Document Type

Article

Publication Date

2007

Abstract

Even though creativity lies at the heart of present copyright laws, the impulse to create-or more precisely what triggers such creativity-remains largely unexamined. Coinciding with the digital demand for access to information, new standards for "cash 'n' carry" creativity are being urged with little regard to what level of authorial3 control may be required to ensure continued enrichment of the public domain through the creation of vibrant new works. Scientific, psychological, and sociological studies indicate that "cash 'n' carry" creativity fails to implement the critical triggering mechanisms for the creative impulse. Moreover, such "cash 'n' carry" attitudes toward authors' rights threaten to establish new international harmonization standards that continue the inequality of earlier protection regimes. Instead of freeing works for the public domain, current movements such as "access to knowledge," if not carefully circumscribed in the copyright area, may adversely impact efforts by developing nations and previously excluded voices to protect local creative industries.

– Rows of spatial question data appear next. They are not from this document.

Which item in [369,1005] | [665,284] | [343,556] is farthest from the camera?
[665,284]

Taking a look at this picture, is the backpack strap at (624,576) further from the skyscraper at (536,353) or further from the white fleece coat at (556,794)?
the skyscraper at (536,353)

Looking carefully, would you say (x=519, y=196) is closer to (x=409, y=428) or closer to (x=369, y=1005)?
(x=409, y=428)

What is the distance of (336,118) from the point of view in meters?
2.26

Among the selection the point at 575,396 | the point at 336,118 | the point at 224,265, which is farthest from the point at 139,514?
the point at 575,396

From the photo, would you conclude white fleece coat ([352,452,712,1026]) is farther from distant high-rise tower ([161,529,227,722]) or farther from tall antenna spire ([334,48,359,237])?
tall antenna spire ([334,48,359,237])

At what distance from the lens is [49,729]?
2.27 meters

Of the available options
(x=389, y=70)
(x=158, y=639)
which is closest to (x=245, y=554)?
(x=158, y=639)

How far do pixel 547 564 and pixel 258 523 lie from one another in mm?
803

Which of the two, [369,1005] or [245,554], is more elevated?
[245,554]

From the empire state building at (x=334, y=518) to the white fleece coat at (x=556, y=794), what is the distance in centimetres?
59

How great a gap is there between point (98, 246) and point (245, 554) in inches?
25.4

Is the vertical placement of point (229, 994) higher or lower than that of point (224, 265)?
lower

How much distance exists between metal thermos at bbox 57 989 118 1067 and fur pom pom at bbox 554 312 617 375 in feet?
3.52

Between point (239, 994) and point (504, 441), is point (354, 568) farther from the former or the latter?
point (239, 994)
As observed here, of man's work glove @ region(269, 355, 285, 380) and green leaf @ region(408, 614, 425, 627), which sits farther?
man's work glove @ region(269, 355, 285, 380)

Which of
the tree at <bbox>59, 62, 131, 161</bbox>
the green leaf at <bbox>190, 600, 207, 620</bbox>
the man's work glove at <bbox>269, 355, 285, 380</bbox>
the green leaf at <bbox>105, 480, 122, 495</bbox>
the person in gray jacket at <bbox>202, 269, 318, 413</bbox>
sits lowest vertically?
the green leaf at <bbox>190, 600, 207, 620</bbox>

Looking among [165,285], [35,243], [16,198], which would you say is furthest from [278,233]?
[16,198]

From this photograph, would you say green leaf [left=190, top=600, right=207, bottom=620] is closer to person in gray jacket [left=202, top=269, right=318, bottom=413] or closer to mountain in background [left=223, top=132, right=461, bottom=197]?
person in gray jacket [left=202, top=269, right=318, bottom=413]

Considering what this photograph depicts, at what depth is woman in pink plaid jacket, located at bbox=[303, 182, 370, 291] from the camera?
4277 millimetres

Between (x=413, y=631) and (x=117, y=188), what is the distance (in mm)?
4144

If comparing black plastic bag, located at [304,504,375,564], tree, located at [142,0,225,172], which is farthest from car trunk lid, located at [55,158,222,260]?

Dissonances between the roles of culture industries in economic development, and perceived boundaries of the public domain, must be respected. In fact, new international standards for the protection of "authors' rights" should actually be broadened in certain instances to allow protection for those voices whose creative works have been excluded or ignored in previous regimes, including protection for indigenous works of folklore and other traditional cultural expressions, and for works whose intellectual creativity has been previously under appreciated, including traditional "women's arts." Ultimately "cash 'n' carry" creativity as an international standard, without sufficient calibration for cultural and other dissonances, will only continue to marginalize the already-excluded. Effective harmonization requires more.